There’s a solution, or to be more precise, there’s a raft of solutions that can be networked together to change direction. But co-ordination is key. First – lifestyle change. You can go here right now and start downshifting and low-impacting. I know I said it isn’t enough – but it’s still important. There are also thousands of organisations building co-operative, peer-to-peer, mutual, open source and community-owned alternatives to the corporate sector, and a group of us will launch a website later in the year to co-ordinate these organisations to make it easier to de-link from the corporate sector for the essentials of life. We’ll let you know. There is one particular group working to build an entirely new money (or rather, moneyless) system. It’s very exciting – I think that it could provide the co-ordinating lifeblood for a non-corporate economy, and I think that this is the most inspirational introduction to it, from Tim Jenkin, who in 18 months, managed to make 10 wooden keys to escape from Pretoria maximum security prison during the apartheid era. You can be sure that he’s thought this through. Again, there will be much more about this on this very blog in the coming months, but see here, here and here for a more concise introduction.

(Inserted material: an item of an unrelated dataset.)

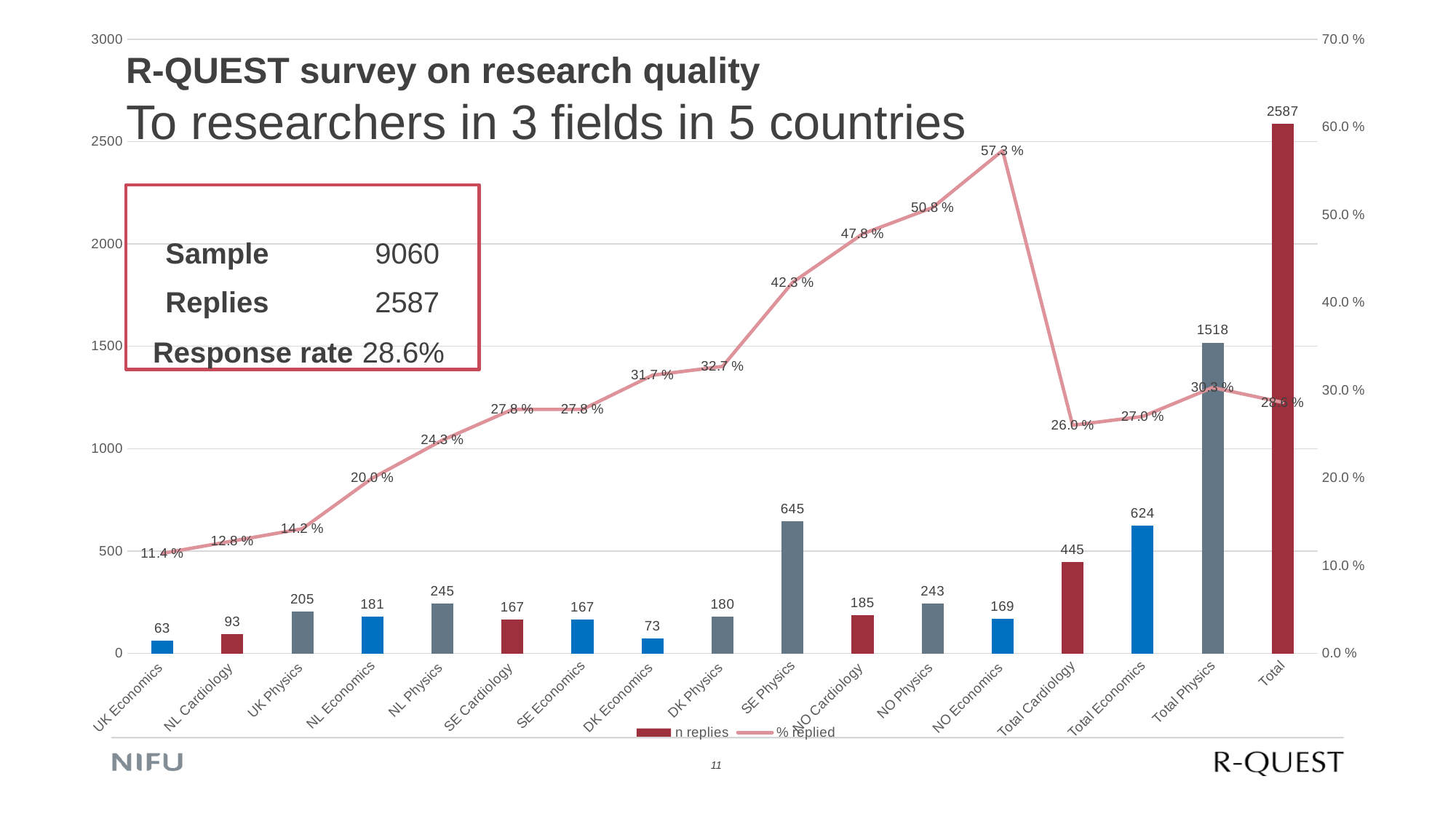
What is the number of replies for Total Physics? 1518 Which has more replies, NL Physics or NO Physics? NL Physics Which category has the highest % replied value? NO Economics How many categories are shown on the x axis? 17 What is the difference in number of replies between Total Economics and Total Cardiology? 179 What is the % replied value for NO Economics? 57.3 % Does the % replied line rise or fall from UK Economics to NO Economics? Rise Which category has the lowest number of replies? UK Economics Which category has the highest number of replies? Total How many series does the legend list? 2 What is the number of replies (n replies) for SE Physics? 645 What kind of chart is shown on the slide? Combined bar and line chart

These things are only contributing to economic change – we’ll need non-corrupt (and incorruptible) governance systems to oversee public funds – some sort of local participatory budgeting, networked for regional decisions, for example. It’s not a pipe dream – it’s worked well in Brazil already, especially in Porto Alegre. And there will need to be global governance as well, to make decisions on global threats such as nuclear war, the rise of artificial intelligence or potential asteroid impact. There is no global governance at the moment – global disputes are settled as if the world were a giant school playground. The biggest kids get their own way, with no teachers around to ensure fair play or that no-one gets hurt. This is trickier, but there are more ideas now than ever before, as well as the tools required (the most important being, of course, the internet), and (surely?) the wisdom to avoid some of the bloodier potential solutions that have been tried before. Trump filling his cabinet with Goldman Sachs people isn’t going to make the task any easier (his claims that he was going to challenge the establishment were either outright lies, or he has a skewed idea of what constitutes the establishment), but it hasn’t made it impossible either. We’ll erode their power base from below, rather than challenging them head on.

So there’s no need for despair. There’s plenty to do. But first we have to accept that we’re headed for a very, very dark place unless we change direction. That’s not doom-mongering. Pretending that we can carry on as we are, just tinkering with the problem, but not changing direction (which means addressing the money system) – that’s doom-mongering.